EXERCISE TEXT.
····················

The company also experienced freight and transportation costs in the first quarter that were higher-than-expected by hundreds of millions of dollars, and now anticipates freight costs will reach $1 billion for the year. While the retailer had hoped that volatility would moderate this year, “we don’t see conditions improving right away,” Cornell said.
Target reported first-quarter adjusted earnings per share of $2.19, missing the FactSet consensus of $3.07. Revenue of $25.17 billion beat the Street.
CFRA downgraded Target to hold from buy and slashed its price target to $165 from $288 after the earnings announcement.
“Overall, we were caught off guard by Target’s rapid change in outlook and worry that we could see more downward revisions to guidance, especially if overall consumer spending weakens and the U.S. economy moves closer to a recession,” wrote Arun Sundaram, an equity analyst at the research group.
Raymond James analysts note that Target hosted an investor event 78 days ago where the company expressed confidence in its ability to manage inflation.
“While the cost challenges are concerning and create further near-term uncertainty around estimates (and will take some time to gain investor confidence again), Target’s top-line momentum, traffic, customer loyalty remain strong (even against the toughest comparison of the year; tougher to fix in retail than cost) — supporting the long-term favorable thesis of market share gain opportunities,” wrote analysts led by Bobby Griffin.
Raymond James rates Target stock strong buy.
“The company remains profitable – and has made bottom-line gains on both 2020 and 2019 – but margins are well below the long-run average, which is a cause for concern and a very notable stumble for a retailer that has long been the poster child for solid retailing,” wrote Neil Saunders, managing director at GlobalData, noting the consumer shift away from higher margin goods.
“Target’s value-for-money stance and its strong approach to product development and innovation should help it perform much better than other generalists and many specialists in the market which will see more serious erosions in discretionary categories.”
Still, Saunders warns that Target has to execute well and “ensure that its grocery and household essentials offer is on-point.”
Analysts also highlight what RBC Capital Markets called the “eerily similar” results from both Target and Walmart Inc.

····················

YOUR TASKS.
a – In the text on Target's earnings, what price target did CFRA set for Target after the earnings announcement?
b – Rewrite the text on Target's earnings starting with "Target reported first-quarter" and going on through "the research group.", replacing "downgraded" with "lowered".
The records play no part in the tasks.

····················

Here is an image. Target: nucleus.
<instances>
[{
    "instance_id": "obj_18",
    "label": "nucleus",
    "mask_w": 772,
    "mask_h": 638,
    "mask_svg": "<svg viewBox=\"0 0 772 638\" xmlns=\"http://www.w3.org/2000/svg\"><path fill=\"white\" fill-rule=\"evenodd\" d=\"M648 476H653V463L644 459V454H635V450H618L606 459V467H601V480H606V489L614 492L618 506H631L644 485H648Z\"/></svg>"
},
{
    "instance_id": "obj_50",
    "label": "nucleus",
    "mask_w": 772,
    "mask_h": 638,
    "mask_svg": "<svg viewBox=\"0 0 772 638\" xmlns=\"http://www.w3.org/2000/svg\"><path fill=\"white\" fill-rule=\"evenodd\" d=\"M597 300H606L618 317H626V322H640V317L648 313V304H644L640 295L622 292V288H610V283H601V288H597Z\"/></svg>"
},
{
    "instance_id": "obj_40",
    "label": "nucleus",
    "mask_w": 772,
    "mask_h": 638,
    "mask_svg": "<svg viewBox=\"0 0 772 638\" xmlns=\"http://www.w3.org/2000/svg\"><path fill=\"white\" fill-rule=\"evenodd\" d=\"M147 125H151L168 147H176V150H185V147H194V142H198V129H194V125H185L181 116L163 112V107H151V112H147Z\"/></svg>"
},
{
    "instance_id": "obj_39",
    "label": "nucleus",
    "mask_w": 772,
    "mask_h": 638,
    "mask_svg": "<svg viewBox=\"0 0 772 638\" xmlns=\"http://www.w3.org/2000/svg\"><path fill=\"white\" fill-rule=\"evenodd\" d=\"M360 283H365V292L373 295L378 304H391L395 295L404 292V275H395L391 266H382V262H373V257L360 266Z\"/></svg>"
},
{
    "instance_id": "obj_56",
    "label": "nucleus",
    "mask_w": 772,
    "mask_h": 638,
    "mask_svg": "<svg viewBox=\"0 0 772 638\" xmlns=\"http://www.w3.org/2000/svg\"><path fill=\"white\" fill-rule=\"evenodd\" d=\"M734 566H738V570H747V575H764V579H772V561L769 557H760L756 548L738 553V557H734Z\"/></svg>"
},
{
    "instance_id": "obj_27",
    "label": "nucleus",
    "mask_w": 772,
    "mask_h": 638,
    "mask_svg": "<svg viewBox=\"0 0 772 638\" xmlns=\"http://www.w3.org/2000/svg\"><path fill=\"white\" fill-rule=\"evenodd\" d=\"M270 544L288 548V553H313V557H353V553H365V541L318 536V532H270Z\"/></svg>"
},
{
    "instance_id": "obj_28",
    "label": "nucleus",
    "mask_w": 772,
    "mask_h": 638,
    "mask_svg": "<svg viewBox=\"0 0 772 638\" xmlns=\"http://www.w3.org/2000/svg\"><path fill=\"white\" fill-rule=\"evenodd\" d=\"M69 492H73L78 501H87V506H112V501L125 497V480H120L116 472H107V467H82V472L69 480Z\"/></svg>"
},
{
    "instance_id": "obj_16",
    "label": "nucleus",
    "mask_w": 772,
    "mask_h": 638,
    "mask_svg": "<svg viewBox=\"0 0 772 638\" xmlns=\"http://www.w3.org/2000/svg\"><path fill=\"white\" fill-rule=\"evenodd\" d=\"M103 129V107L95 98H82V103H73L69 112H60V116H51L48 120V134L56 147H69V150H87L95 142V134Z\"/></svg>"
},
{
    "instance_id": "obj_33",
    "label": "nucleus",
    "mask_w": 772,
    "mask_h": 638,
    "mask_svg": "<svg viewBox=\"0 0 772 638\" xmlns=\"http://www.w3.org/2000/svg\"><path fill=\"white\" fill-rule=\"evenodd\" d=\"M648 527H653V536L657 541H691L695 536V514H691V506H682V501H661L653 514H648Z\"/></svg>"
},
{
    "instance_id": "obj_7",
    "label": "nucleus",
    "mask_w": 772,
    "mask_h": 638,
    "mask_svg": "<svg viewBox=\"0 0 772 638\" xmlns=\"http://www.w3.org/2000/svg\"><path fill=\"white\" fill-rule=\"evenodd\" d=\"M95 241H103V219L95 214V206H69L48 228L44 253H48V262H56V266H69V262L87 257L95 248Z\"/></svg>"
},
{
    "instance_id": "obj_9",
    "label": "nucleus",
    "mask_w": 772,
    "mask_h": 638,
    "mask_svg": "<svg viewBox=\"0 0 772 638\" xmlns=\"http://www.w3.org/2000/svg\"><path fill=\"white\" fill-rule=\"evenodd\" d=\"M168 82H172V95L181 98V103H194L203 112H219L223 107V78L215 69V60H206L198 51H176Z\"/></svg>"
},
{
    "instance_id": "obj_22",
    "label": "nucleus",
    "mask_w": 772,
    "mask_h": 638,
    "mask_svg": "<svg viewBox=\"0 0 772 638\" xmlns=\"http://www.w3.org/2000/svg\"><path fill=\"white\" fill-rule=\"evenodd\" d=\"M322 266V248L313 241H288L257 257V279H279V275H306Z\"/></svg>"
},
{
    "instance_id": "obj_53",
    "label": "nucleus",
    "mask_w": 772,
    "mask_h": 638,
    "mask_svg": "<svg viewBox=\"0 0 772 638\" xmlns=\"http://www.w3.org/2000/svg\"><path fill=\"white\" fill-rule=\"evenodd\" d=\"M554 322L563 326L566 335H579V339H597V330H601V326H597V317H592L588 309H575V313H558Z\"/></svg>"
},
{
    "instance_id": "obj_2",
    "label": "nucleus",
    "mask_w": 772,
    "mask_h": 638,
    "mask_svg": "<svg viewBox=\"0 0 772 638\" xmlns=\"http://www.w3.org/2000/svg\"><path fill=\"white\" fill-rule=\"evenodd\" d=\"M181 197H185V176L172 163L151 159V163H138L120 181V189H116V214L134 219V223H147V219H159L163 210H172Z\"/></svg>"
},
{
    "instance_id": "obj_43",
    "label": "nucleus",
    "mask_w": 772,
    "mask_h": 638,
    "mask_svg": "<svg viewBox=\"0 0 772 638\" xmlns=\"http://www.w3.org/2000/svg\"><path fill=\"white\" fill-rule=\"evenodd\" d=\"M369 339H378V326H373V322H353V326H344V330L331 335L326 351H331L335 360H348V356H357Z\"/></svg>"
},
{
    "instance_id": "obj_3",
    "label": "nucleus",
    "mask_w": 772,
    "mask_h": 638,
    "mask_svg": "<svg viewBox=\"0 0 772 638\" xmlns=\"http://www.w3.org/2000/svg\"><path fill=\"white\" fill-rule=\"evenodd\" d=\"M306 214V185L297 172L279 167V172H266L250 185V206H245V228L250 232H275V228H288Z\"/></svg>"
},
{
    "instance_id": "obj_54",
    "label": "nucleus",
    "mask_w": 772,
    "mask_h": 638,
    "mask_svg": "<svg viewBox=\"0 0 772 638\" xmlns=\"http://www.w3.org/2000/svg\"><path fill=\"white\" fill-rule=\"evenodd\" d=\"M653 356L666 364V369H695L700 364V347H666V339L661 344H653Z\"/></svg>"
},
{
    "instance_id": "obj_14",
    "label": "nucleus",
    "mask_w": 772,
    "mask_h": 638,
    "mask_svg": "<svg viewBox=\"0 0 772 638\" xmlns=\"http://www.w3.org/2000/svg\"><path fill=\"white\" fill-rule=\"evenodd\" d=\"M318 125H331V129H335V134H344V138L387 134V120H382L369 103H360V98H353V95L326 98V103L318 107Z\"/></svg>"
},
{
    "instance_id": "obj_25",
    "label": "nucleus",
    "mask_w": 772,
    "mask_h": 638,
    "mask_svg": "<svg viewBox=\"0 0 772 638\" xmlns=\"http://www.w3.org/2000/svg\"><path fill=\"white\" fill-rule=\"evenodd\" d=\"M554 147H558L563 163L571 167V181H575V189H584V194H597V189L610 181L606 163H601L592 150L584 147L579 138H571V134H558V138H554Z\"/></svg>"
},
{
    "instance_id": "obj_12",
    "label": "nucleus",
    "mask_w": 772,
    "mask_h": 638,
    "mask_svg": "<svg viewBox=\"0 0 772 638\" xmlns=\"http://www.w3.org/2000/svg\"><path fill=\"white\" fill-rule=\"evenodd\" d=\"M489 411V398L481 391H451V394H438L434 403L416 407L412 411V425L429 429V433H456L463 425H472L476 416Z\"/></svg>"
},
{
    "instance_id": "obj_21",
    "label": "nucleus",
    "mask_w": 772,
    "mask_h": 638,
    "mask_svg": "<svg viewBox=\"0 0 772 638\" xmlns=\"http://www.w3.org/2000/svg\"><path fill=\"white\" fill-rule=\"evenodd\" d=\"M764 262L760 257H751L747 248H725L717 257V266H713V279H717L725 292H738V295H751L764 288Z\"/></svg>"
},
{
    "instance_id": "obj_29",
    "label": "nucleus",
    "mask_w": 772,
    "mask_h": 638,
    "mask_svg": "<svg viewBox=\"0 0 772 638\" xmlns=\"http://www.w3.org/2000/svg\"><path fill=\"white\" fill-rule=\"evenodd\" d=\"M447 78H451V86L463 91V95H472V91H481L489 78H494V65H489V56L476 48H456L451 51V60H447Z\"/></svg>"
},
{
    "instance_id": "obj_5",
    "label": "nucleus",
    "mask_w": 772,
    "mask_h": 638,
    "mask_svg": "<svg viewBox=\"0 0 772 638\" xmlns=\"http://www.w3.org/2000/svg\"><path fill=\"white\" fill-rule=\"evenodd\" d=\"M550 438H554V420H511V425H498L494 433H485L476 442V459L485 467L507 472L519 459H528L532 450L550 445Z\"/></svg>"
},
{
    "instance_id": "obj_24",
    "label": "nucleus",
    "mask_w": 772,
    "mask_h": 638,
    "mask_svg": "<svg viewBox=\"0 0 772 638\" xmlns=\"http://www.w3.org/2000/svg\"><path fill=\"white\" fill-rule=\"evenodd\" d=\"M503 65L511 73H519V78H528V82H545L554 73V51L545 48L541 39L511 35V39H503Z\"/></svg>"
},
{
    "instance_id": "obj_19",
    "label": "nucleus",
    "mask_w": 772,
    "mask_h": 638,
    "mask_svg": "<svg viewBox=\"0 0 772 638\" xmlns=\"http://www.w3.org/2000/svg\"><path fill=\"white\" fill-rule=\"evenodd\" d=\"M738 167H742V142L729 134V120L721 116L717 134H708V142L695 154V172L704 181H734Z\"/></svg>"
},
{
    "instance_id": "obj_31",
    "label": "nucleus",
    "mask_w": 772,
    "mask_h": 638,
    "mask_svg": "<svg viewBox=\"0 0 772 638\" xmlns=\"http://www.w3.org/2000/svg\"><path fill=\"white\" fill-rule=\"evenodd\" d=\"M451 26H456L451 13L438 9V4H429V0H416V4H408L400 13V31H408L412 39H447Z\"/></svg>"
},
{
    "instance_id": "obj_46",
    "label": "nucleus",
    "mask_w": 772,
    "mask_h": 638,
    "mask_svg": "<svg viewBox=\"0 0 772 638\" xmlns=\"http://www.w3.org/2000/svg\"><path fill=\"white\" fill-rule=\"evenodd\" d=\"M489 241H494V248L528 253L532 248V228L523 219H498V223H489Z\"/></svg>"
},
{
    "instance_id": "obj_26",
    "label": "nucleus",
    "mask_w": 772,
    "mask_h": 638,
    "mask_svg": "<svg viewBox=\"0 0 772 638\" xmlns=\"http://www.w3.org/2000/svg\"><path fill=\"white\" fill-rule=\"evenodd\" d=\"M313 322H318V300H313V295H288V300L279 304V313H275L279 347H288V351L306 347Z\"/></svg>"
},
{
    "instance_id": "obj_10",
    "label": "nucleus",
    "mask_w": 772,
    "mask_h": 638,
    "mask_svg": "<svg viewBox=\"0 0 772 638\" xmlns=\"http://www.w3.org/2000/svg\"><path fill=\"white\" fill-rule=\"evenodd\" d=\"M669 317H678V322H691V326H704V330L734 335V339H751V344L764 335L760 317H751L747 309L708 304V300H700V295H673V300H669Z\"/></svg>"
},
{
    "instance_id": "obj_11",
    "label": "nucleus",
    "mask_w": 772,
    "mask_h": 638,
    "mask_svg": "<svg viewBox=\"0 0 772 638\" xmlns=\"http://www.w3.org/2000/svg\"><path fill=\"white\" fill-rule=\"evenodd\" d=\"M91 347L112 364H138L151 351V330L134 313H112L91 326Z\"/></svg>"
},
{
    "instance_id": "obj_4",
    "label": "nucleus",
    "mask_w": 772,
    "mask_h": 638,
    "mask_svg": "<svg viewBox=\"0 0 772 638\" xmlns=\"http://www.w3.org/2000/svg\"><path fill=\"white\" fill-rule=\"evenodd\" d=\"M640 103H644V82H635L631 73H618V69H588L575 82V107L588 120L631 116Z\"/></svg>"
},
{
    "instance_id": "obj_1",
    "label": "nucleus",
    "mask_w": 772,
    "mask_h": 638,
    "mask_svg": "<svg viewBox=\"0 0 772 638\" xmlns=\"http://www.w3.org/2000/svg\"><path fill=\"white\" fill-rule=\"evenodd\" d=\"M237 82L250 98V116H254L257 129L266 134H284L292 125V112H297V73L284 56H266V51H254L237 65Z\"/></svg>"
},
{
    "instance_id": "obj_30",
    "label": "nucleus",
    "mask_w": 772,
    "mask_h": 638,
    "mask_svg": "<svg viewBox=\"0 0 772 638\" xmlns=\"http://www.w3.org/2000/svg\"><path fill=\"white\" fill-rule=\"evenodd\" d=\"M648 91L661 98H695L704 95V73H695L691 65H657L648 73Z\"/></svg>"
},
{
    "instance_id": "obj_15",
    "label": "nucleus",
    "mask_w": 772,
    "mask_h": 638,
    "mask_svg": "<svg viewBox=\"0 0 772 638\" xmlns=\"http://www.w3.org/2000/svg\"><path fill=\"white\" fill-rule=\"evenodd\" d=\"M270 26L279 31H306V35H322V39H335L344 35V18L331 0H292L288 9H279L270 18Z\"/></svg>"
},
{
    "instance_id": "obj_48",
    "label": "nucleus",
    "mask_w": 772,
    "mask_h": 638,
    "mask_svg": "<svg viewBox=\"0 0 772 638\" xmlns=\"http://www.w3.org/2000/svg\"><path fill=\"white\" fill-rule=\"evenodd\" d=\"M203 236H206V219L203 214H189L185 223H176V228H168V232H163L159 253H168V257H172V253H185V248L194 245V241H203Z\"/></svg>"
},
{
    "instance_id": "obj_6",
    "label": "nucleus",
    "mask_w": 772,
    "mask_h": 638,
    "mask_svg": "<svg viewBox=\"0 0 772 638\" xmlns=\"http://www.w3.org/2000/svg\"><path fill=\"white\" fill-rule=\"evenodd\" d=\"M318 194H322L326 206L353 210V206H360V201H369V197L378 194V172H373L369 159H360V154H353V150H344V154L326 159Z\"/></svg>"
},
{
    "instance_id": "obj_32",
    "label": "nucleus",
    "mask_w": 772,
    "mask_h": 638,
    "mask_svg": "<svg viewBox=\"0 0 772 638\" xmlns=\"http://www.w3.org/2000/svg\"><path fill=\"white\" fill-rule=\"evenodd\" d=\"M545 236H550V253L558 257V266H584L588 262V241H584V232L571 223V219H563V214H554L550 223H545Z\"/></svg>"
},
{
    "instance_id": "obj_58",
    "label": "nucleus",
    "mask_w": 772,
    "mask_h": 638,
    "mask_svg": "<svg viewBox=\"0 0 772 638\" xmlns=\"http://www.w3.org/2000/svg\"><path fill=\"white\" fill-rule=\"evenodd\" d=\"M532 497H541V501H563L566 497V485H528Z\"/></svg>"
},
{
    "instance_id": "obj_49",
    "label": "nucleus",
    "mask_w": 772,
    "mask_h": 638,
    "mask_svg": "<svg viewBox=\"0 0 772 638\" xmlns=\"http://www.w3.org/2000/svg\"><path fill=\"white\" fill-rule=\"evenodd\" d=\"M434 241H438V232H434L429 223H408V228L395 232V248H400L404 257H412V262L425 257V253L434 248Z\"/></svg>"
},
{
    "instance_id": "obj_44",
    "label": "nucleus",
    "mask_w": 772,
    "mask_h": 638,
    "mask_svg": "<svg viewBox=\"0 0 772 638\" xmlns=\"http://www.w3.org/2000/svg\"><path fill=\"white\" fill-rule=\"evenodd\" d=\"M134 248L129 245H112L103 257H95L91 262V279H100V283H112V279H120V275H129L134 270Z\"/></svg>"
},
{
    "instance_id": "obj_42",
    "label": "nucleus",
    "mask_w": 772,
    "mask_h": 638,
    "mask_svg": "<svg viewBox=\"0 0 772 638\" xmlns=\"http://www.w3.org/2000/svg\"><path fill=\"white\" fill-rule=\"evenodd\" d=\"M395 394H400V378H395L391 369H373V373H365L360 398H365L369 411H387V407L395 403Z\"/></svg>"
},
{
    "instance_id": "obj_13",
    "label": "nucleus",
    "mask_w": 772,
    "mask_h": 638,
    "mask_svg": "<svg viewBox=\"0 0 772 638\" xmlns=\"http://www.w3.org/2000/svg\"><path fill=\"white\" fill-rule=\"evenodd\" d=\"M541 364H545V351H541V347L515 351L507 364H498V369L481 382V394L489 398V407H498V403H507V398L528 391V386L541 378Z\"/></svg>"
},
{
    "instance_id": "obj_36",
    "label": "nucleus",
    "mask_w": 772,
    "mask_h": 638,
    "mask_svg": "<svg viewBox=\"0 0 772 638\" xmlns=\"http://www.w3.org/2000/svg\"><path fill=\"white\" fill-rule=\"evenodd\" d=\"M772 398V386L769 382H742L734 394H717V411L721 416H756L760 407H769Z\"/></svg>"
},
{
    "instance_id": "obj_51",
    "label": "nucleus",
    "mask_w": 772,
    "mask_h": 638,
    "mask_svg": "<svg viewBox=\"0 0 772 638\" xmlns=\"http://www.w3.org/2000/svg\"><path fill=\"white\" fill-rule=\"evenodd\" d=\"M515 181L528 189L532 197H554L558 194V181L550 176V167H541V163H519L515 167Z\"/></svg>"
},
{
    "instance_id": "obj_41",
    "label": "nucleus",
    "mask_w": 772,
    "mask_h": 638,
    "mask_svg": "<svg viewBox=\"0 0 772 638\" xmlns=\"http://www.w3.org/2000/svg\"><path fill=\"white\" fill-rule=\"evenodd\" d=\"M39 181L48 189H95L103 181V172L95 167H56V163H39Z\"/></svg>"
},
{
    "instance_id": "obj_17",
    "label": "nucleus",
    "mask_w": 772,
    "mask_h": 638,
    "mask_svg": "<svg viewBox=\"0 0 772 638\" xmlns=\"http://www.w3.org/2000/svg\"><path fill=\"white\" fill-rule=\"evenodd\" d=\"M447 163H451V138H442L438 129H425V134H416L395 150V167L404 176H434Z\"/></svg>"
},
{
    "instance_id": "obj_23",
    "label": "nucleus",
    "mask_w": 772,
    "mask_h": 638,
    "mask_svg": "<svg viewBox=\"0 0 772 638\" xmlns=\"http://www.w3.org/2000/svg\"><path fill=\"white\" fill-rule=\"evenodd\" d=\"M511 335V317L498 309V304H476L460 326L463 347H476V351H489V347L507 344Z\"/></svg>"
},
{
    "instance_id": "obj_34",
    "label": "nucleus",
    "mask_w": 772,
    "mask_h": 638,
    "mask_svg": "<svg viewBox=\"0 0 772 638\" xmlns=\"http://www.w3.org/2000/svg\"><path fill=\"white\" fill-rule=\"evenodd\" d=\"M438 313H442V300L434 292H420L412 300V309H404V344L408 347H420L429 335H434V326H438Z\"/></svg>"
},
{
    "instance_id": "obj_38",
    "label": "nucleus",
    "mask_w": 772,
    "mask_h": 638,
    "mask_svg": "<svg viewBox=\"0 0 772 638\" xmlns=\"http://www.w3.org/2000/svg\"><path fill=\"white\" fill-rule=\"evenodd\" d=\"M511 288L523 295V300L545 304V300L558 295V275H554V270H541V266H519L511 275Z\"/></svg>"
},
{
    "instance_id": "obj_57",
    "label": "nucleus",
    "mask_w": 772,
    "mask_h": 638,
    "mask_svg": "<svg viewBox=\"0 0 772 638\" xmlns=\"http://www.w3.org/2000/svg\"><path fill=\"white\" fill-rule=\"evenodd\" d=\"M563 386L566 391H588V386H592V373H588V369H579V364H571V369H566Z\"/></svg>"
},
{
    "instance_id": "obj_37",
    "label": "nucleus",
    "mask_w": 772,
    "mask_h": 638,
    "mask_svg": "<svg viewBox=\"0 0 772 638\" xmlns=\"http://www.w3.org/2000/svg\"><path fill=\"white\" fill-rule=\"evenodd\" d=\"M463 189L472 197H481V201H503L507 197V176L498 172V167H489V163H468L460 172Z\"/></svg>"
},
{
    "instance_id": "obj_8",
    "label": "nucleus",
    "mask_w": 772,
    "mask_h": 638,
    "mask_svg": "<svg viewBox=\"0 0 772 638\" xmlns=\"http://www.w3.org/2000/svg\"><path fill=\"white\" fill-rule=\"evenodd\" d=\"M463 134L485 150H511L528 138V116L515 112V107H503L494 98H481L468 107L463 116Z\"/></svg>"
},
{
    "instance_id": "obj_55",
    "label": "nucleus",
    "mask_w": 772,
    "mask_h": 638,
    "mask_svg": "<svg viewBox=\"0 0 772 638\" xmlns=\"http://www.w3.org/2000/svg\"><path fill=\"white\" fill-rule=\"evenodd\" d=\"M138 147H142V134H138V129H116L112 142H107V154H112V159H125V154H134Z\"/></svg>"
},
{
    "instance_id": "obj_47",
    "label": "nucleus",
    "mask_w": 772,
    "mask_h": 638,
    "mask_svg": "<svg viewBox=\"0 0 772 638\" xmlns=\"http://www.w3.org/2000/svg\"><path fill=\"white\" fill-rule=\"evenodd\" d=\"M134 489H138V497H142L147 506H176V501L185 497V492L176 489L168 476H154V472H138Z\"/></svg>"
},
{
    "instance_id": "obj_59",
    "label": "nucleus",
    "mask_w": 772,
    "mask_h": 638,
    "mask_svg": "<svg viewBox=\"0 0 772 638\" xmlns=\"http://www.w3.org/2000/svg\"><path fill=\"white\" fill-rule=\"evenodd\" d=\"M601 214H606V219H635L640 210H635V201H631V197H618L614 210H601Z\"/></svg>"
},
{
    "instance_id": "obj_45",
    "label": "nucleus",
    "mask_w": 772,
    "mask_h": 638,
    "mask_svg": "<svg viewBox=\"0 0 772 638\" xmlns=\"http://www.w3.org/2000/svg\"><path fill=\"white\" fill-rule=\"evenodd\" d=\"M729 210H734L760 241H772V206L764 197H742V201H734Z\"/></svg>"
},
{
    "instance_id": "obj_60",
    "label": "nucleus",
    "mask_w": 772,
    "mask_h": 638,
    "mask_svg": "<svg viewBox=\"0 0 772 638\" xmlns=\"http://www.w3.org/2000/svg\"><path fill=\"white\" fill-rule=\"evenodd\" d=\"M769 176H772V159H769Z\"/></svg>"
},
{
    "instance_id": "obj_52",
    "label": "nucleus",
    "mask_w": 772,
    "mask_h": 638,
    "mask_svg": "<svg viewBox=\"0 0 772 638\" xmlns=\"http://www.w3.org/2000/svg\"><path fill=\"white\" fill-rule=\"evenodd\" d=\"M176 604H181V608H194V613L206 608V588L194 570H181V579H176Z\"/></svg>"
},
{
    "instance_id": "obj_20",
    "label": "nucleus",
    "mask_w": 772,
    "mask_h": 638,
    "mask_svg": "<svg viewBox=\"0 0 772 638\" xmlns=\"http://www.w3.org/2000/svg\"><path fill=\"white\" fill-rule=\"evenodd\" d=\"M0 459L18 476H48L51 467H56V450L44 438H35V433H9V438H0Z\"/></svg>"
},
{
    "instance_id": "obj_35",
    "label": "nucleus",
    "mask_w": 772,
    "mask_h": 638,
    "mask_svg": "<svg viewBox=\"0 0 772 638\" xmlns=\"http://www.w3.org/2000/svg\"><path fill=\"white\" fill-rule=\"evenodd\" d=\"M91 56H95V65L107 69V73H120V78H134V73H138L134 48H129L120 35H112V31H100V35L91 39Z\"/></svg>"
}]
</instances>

····················

RESPONSES BY TASK.
a – $165

b –
Target reported first-quarter adjusted earnings per share of $2.19, missing the FactSet consensus of $3.07. Revenue of $25.17 billion beat the Street.
CFRA lowered Target to hold from buy and slashed its price target to $165 from $288 after the earnings announcement.
“Overall, we were caught off guard by Target’s rapid change in outlook and worry that we could see more downward revisions to guidance, especially if overall consumer spending weakens and the U.S. economy moves closer to a recession,” wrote Arun Sundaram, an equity analyst at the research group.